I'm in....when do we go? :devil: My caller has got an itch too.


----------



## Moon (Jul 16, 2006)

*Archery only*

from October thru Janaury 5 would be good.


----------



## 3sheets (Dec 29, 2007)

Hey Zak,

Ya recon they would let us use one of these (below) for them Sunday 2am and after Yote hunts?? :wink: :behindsof

http://www.swivelmachine.com/html/rimfire.htm











I do happen to have a "plan B" thanks to BigBird's post about the NC Deer Dog Runners putting down nails in folks driveways!! roflmao


3sheets :bounce:


----------



## deepzak (Sep 24, 2007)

3Sheets.

Looks like a good one to me! I've got the spot lights, er, I mean **** hunt'n head lamps (that you hold in your hand) :wink: Here's mine.









and for close range work:









I just have to figure out how to stop the "string noise":wink:


----------



## 3sheets (Dec 29, 2007)

deepzak said:


> 3Sheets.

#### RAW RECORDS:
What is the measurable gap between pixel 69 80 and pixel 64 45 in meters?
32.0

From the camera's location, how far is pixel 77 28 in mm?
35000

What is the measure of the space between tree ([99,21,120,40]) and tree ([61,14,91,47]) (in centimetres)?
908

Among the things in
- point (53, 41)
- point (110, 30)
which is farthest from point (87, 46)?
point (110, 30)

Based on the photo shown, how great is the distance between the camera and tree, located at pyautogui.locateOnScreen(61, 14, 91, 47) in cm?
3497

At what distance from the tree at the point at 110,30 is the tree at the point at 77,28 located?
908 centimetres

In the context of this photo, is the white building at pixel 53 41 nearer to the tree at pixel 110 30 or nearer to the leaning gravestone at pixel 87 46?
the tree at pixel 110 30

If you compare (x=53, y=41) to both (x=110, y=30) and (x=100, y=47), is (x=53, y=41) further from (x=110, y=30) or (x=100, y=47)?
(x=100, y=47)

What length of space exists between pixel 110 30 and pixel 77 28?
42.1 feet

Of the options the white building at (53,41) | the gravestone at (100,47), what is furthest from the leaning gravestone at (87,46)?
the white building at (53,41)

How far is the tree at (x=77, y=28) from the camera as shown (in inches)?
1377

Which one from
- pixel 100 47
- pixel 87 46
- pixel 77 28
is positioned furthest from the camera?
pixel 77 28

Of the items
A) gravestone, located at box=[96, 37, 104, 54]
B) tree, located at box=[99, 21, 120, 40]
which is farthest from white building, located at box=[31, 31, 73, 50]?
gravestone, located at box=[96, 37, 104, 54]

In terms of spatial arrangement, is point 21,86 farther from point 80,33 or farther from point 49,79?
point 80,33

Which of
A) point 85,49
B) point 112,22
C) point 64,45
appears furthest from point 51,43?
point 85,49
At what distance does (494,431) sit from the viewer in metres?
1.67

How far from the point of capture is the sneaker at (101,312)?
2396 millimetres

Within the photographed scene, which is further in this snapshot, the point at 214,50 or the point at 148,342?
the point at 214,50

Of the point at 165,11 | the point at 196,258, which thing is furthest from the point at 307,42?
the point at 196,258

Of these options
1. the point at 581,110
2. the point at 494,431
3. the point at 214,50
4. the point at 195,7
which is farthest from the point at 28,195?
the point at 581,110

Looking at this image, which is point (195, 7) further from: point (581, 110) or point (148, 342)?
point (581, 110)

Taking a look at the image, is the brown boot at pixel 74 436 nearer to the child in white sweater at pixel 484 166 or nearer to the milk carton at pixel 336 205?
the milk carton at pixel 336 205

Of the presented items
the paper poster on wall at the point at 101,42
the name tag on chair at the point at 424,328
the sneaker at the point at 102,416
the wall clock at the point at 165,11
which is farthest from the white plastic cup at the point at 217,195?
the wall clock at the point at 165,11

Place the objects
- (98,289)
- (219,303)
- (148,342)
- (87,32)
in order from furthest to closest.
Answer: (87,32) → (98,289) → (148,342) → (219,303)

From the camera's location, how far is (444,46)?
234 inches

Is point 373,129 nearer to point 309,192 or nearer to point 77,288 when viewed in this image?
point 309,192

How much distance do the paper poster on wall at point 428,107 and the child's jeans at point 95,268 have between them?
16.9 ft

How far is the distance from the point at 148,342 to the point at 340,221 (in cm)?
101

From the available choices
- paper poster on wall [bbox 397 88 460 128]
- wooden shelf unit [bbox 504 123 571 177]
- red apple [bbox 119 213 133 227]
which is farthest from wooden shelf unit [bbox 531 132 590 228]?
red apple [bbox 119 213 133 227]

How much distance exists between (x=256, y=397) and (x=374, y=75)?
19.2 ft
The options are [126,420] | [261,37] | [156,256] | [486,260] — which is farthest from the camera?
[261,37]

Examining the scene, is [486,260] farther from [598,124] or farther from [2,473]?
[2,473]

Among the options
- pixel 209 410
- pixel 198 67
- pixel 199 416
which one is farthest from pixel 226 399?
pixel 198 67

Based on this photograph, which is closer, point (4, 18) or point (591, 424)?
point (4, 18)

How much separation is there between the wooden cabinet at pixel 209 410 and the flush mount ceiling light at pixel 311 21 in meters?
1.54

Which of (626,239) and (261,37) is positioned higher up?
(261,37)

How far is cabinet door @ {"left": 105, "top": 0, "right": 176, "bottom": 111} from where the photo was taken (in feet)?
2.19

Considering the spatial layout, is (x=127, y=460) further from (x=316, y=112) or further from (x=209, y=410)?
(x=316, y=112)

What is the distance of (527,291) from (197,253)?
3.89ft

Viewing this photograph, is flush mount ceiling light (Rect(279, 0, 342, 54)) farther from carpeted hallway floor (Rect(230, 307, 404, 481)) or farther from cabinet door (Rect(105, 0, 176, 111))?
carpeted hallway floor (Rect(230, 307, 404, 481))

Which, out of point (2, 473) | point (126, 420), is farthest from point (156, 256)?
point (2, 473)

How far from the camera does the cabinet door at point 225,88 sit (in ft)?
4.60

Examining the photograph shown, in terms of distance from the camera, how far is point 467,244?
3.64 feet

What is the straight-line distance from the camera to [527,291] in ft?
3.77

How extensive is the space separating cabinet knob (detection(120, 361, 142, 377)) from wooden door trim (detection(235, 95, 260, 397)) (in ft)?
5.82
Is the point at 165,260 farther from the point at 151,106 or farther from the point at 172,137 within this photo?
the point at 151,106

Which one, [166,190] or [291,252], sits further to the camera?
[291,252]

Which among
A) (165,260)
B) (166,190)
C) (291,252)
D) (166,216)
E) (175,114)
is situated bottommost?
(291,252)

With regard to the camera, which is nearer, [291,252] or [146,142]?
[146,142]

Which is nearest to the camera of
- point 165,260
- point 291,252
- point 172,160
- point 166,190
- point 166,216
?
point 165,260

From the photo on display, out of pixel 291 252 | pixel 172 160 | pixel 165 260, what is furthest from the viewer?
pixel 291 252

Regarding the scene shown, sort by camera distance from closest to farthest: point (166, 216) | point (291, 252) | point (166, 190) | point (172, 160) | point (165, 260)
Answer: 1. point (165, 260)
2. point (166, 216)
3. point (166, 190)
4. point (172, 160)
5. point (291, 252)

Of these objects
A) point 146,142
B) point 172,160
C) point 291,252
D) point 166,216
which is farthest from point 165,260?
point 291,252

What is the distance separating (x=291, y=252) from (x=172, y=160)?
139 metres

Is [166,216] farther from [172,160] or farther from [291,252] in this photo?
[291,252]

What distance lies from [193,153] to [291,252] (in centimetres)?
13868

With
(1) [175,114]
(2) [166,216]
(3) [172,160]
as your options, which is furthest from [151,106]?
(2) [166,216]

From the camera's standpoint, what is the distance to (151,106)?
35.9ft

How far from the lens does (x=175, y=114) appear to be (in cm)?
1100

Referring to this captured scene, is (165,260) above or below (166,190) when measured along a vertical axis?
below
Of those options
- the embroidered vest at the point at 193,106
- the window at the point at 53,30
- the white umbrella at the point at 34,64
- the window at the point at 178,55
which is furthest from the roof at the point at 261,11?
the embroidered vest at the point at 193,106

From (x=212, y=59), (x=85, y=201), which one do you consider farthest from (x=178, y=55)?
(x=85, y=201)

#### WHAT IS EXPECTED:
In the hunting forum thread, answer each of these briefly:
(a) What limit does Moon's post set on the hunting?
(b) Whose post does 3sheets credit for giving a "plan B"?
(c) What does deepzak say still needs to be stopped?

#### WORKED ANSWER:
(a) Archery only.
(b) BigBird's.
(c) The "string noise."